Download common and campaign-specific data

AutoBernese can download external data sources via FTP and HTTP which are specified in either autobernese.yaml or any campaign configuration campaign.yaml in a campaign directory. Basically, specified sources lets you download one or more files from a remote path and put it in a directory of your choice.

These examples demonstrate the use of the custom YAML tag !Source that AutoBernese uses to define sources that users want to download, before the campaign is run.
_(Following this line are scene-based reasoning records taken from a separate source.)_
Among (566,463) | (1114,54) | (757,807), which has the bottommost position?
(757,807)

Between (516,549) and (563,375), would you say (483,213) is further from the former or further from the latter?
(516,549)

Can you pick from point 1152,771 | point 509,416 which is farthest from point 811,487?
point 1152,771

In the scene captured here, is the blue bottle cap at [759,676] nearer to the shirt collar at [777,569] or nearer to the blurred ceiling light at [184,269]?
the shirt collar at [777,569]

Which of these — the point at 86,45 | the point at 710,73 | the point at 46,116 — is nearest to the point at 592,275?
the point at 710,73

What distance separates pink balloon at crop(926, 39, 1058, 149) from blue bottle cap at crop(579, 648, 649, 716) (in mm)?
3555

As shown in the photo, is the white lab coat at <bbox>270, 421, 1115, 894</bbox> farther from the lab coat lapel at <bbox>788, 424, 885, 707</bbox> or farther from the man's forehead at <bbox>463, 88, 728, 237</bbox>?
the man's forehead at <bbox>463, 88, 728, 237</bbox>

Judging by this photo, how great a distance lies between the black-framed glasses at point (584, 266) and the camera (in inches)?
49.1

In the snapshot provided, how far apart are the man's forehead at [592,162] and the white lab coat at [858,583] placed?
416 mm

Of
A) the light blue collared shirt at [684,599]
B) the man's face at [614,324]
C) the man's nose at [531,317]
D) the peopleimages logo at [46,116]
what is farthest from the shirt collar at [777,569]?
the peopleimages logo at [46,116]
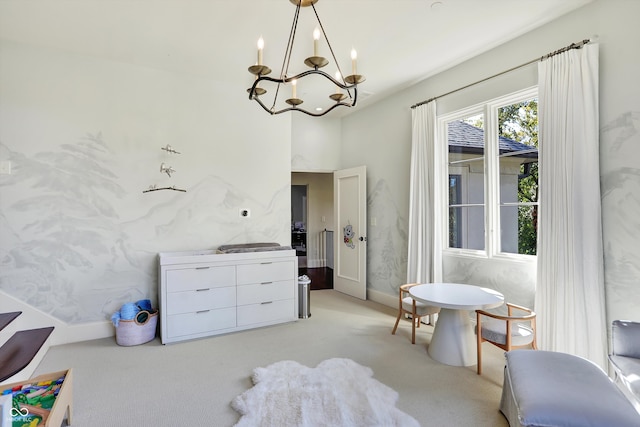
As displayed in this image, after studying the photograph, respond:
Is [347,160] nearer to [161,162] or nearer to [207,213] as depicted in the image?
[207,213]

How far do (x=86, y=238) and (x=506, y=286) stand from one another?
169 inches

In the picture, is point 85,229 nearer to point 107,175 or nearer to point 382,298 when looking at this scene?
point 107,175

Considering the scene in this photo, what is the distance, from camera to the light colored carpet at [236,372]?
2.14m

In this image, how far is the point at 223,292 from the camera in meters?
3.54

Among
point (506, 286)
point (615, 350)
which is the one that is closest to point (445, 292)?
point (506, 286)

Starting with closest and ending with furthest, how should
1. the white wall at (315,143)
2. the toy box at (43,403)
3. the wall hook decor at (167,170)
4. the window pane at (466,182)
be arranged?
the toy box at (43,403) < the window pane at (466,182) < the wall hook decor at (167,170) < the white wall at (315,143)

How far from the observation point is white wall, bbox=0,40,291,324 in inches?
125

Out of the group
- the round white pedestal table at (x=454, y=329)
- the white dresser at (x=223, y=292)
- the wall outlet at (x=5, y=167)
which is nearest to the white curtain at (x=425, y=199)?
the round white pedestal table at (x=454, y=329)

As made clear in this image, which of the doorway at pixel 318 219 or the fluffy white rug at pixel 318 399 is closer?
the fluffy white rug at pixel 318 399

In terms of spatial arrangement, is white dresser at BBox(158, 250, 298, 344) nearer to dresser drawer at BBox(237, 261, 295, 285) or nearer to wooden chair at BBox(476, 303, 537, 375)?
dresser drawer at BBox(237, 261, 295, 285)

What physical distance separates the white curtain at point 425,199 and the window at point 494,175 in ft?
0.64

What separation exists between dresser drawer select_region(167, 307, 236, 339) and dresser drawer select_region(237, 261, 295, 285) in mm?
363

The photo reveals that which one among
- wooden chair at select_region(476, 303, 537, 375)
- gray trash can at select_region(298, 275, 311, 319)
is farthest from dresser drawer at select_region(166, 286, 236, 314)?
wooden chair at select_region(476, 303, 537, 375)

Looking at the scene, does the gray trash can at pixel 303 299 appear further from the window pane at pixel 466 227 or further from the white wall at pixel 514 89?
the window pane at pixel 466 227
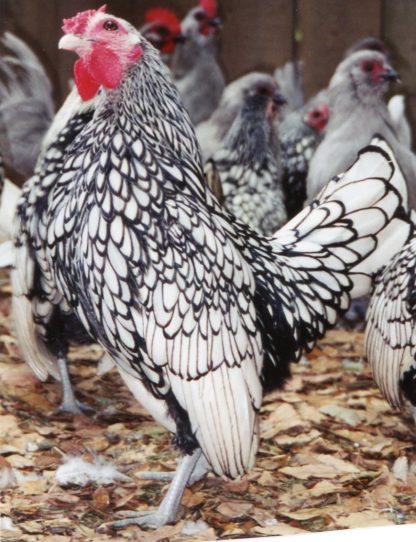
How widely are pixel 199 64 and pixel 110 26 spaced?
302 millimetres

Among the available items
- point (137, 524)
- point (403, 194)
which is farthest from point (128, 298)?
point (403, 194)

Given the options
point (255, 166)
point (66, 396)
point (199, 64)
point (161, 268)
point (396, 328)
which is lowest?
point (66, 396)

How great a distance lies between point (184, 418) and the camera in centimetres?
173

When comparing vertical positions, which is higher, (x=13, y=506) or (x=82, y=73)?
(x=82, y=73)

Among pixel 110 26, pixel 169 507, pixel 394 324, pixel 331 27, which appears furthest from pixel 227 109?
pixel 169 507

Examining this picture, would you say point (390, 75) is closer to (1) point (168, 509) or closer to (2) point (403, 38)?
(2) point (403, 38)

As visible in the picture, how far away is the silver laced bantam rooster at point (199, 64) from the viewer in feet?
6.00

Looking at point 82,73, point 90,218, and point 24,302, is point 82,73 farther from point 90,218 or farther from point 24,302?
point 24,302

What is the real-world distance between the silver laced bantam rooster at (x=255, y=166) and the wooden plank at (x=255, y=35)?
0.06 metres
Sources are specified in the same way in both kinds of configuration, and defining their parameters with some of the advanced syntax depends solely on the context being either the common AutoBernese configuration or a given campaign configuration.

Source parameters

Source:

  • identifier
    • A string without spaces that identifies the source and makes it possible to select specific sources to download only. source.
  • description
    • A string that will be displayed in the terminal, when downloading the source.
  • url
    • A string or Python pathlib.Path that defines the protocol, host and subdirectory to download from. Can contain the filename of a specific file or (FTP only) be a directory from which to download given files from.
  • destination
    • A string or Python pathlib.Path with the path to a directory (not a filename) in which to put the downloaded file(s).
  • filenames
    • A list of filenames to download from given remote directory. For FTP, a wildcard * may be used in the filename. To download all files in an FTP directory, use a single filename *.
  • parameters
    • A mapping [Python dict] with keys being valid python variable names, and their corresponding values a sequence of possible values that the key will represent in a combination of all possible key-value pairs. (See the examples below.) The key will be resolved if used in the Source url and filenames.
  • max_age
    • An integer limit in the unit of whole days which defines how long a given file should be stored locally, before needing an update. This is useful, if you run the command daily to update you sources. IN this case, set max_age to 1, and the source will be force-downloaded if it is more than one day old. The default value is ∞.

Supported scenarios

Each example below demonstrates an internal use-case illustrating both a basic approach as well as an advanced approach where the YAML syntax is used to avoid repetition.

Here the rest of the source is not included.